Police ‘still investigating’ endangerment case involving Molefi student

Nothing seems too complicated about an apparent criminal case in which on-duty teachers failed to respond appropriately to a medical emergency involving a student under their quasi-parental care. However, it has been three months since Mochudi police started investigating teachers at the Molefi Senior Secondary School who self-indulgently let a female student who appeared to be in great pain writhe on the ground while one filmed and mocked her. This incident attracted the attention of Childline Botswana which reported the matter to the police. Three months later, investigations into the matter “have not been concluded.”

That is what Olebile Machete, Childline’s Coordinator, says the children’s rights advocacy NGO learnt when it called the Mochudi police to enquire about the status of the investigations. The call was motivated by feeling that the case had been pending for a long while. In explaining the delay, Machete says that the police said that they have to interview numerous people and process the evidence – which includes a video that went viral on social media.

In the video, the student is writhing on the ground in what looks like excruciating pain and is desperately asking for her mother. The number is unclear but two or three teachers are following her around, one filming the spectacle with a camera phone. A lone male voice, which is bereft of any note of urgency, is heard to casually, sarcastically deadpan that the student must have enjoyed whatever it is she had taken. The deadpanning complements the general lack of urgency that the teachers bring to what, with each passing second, looks every inch like a life-and-death medical emergency.

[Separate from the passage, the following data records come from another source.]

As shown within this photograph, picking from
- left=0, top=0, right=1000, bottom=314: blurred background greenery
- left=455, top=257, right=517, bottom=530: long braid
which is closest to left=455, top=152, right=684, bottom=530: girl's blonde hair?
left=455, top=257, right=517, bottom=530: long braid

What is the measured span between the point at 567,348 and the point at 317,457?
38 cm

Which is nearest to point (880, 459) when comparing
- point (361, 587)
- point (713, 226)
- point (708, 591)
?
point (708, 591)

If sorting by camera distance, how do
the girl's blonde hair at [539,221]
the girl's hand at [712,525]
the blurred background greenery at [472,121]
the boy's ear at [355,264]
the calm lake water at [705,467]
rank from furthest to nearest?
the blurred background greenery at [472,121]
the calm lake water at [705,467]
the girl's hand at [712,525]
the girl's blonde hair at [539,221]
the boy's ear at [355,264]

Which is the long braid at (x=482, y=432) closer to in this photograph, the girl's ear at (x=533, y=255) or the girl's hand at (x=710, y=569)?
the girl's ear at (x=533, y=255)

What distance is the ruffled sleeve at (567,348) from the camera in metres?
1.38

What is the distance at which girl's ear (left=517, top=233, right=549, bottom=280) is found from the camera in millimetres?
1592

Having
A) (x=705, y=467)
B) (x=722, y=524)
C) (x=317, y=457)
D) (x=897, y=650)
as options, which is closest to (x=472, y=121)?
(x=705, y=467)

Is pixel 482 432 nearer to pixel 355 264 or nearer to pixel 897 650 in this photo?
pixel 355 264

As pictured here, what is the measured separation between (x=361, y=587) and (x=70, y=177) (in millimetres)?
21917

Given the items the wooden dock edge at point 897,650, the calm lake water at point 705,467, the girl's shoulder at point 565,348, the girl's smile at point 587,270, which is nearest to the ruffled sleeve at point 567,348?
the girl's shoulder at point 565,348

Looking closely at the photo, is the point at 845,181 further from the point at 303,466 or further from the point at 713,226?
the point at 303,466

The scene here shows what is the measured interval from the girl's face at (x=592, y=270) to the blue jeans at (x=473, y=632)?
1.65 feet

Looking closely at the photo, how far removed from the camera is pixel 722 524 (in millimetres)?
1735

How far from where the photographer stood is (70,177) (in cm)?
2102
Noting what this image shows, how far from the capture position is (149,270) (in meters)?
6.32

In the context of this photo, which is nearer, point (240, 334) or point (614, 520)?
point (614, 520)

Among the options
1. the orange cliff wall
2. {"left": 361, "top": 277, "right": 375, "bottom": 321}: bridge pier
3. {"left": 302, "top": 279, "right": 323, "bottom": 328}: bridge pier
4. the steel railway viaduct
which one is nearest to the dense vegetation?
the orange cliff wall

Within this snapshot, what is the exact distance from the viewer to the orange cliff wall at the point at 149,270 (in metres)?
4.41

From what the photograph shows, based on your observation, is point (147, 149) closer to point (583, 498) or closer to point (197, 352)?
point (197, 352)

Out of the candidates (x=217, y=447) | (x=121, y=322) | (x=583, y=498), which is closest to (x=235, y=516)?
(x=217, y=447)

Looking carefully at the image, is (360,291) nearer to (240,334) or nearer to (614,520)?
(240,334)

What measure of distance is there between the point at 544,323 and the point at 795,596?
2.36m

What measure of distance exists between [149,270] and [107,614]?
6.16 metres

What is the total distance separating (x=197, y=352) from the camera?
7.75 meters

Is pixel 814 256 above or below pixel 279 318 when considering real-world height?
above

The case is messy all the way around. Following the incident, the Botswana Sector of Educator’s Union (BOSETU) Secretary General, Tobokani Rari, issued a press statement in which he revealed that the video “was meant to be used as evidence because most of the time when students misbehave, teachers battle to prove what they deal with. We are told they drank a chemical from the lab.” Generally, BOSETU sought to distract attention from the issue by addressing the broader issue of student indiscipline nationwide while completely ignoring the teachers’ scandalous response to a medical emergency. This it did on the basis of second-hand information (“we are told”) that it hadn’t verified. From what Sunday Standard established, there is no official policy for schools to videotape student misconduct. The Ministry wouldn’t respond to the specific question of how the video would have proved that the student had drank any chemical from a science laboratory.